Il dolore è soltanto un’opzione. Tutte le emozioni negative, la rabbia, la depressione, sono solo reazioni chimiche. Si tratta di fisica, siamo tutti in grado di espellerle dal nostro corpo e cominciare a vivere la vita che desideriamo. Noi stiamo benissimo, siamo felici. Non pensate a noi come a una di quelle sette religiose strambe, siamo solo un gruppo di persone unite, che si aiutano a vicenda. Siamo in tanti, siamo individui brillanti, molti di noi vengono da Los Angeles. La nostra è comunione, connessione. Noi trascendiamo. Vi abbiamo invitati a cena, oggi, per comunicarvi il nostro benessere, per trasmettervi i nostri stati d’animo, la serenità, la sicurezza che non ci sia niente da temere.”

sabato 10 settembre 2016

Rebirth

Titolo: Rebirth
Regia: Karl Mueller
Anno: 2016
Paese: Usa
Giudizio: 2/5

Durante un seminario sulla rinascita, un padre di famiglia viene catapultato in un turbine di violenza e seduzione.

Rebirth aveva tutte le carte in tavola per essere un thriller psicologico affascinante che tratta un tema molto attuale come quello delle new-religion.
Il cammino di auto-realizzazione per alcuni aspetti sembra avere qualche analogia con i concetti di Scientology e altre pratiche che soprattutto in questo periodo di reincanto stanno tornando di moda.
Il fatto poi di scegliere un protagonista, Kyle, come un padre di fatto tranquillo senza molta identità e senza troppe aspirazioni, funziona fino ad un certo punto per cercare di equilibrare i suoi stati emotivi e le sue reazioni di fronte al gruppo e alla "setta" che diventano mano a mano sempre più intenzionati a far parte della quotidianità di Kyle.
Quindi anche nel suo caso il percorso per cercare di scardinarne la tranquillità è per certi versi anomalo, con qualche intuizione, che però scade soprattutto nel finale troppo esagerato e che per certi versi distrugge quanto di buono era stato creato prima.
Proprio la log-line "sei libero di andartene ma non di evitarne le conseguenze" sembra profetica per quella disfatta che andrà ad assorbire la vita del protagonista e che entrerà in modo invasivo a casa sua sconvolgendo la sua vita.
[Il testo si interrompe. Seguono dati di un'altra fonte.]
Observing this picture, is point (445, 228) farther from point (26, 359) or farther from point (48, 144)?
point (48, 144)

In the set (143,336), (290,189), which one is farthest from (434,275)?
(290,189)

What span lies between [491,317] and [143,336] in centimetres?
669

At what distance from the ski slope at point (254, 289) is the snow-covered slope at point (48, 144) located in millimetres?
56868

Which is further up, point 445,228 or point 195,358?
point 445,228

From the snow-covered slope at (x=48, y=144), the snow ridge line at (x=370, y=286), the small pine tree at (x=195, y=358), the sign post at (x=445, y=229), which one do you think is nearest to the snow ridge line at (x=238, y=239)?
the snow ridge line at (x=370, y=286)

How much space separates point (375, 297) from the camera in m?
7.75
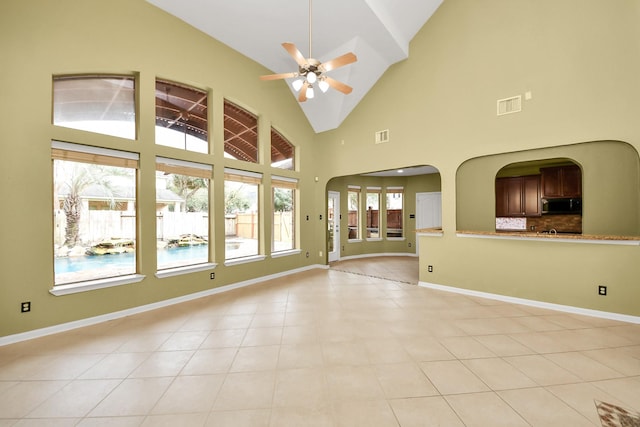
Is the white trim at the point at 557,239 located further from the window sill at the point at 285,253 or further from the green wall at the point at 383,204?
the green wall at the point at 383,204

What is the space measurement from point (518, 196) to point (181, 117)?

Il problema grosso alla base del film è che sembra volerti far riflettere su tanti temi e situazioni che possono entrare nelle nostre vite, per curiosità, scoperta, bisogno di avere qualcuno che ci ispiri, e via dicendo, ma al contempo essere freddo e distaccato proprio da tutte le strade che vuole percorrere. Un film disordinato e caotico, che volendo muovere troppe pedine finisce con l'essere schiacciato proprio dai suoi intenti. Intenzioni che nella prima parte funzionano bene poichè portatrici di un'atmosfera e una suspance che fino alla "rivelazione" ha tutti gli elementi per tenere lo spettatore incollato allo schermo.